W.r.t. The SingleThreadedExecutor:

Our current analysis suggests that the SingleThreadedExecutor needs to be optimized otherwise normal ROS 2 cannot work properly on 'ARM A-class' embedded boards. We are willing to look more into this problem by performing more tests and providing feedback to improvements. If you have findings or run into similar problems, please join the ROS Discourse discussion.
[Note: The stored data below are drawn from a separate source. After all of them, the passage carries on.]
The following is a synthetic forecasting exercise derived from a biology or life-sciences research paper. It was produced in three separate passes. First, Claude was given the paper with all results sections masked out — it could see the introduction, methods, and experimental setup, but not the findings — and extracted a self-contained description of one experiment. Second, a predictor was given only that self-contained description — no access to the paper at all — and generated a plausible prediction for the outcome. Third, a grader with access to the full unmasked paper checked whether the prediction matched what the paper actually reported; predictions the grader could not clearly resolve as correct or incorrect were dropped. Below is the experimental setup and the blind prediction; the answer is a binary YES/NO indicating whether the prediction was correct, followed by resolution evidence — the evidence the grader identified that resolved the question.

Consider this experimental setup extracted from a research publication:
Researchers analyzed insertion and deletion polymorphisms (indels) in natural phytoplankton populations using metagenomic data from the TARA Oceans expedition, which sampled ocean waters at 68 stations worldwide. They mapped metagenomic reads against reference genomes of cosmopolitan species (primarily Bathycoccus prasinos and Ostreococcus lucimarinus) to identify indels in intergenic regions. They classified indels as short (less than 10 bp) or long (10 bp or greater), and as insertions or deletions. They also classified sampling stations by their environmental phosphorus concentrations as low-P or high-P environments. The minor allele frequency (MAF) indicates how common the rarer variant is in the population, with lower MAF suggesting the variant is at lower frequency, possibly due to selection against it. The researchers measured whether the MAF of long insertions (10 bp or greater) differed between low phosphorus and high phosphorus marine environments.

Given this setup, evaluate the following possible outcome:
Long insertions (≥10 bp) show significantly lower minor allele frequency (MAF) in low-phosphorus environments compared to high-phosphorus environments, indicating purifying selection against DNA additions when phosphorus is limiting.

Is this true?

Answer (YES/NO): YES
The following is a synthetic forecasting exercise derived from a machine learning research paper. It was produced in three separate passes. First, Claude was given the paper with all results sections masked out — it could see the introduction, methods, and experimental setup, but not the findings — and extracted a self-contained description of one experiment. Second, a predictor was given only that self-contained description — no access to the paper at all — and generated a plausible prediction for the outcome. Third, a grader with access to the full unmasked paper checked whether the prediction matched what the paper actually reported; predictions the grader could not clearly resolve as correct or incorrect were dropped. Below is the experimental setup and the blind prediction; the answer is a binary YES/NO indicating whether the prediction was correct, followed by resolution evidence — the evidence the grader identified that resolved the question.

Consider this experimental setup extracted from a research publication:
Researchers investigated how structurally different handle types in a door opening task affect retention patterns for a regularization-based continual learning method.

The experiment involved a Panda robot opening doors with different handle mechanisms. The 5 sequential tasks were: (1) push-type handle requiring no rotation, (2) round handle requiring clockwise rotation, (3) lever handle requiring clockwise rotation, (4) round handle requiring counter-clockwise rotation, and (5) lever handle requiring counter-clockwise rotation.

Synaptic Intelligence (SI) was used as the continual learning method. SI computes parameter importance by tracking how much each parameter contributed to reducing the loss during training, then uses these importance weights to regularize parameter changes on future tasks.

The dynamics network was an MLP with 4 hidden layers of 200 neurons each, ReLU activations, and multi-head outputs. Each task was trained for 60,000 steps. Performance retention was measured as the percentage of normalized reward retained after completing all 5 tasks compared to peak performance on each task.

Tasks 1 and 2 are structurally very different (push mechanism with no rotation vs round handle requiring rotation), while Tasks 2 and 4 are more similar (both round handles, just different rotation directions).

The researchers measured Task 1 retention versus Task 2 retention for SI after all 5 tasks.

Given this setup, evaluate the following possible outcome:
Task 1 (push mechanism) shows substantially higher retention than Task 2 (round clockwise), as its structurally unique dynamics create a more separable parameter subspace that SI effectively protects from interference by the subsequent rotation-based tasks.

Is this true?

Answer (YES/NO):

ROS Discourse discussion on this topic can be found here: https://discourse.ros.org/t/singlethreadedexecutor-creates-a-high-cpu-overhead-in-ros-2/10077

W.r.t. 1-to-1 mapping of nodes to DDS participants:

The roadmap mentions "Reconsider 1-to-1 mapping of ROS nodes to DDS participants" https://index.ros.org/doc/ros2/Roadmap/ . We would like to see this happen rather sooner than later. We already observe that this leads to problems in CPU usage and can constrain people in their freedom to design an architecture for a robotic system. The ROS2 middleware should allow for a setting where everything can be grouped into a single DDS participant for the people that want to use nodes for modularity at the top level, but don't want the code fragmented at the bottom level. Many use cases exist where one would like to create multiple nodes that all run on the same hardware. This is especially important since intra-process communication does not work efficiently at the time of writing this file.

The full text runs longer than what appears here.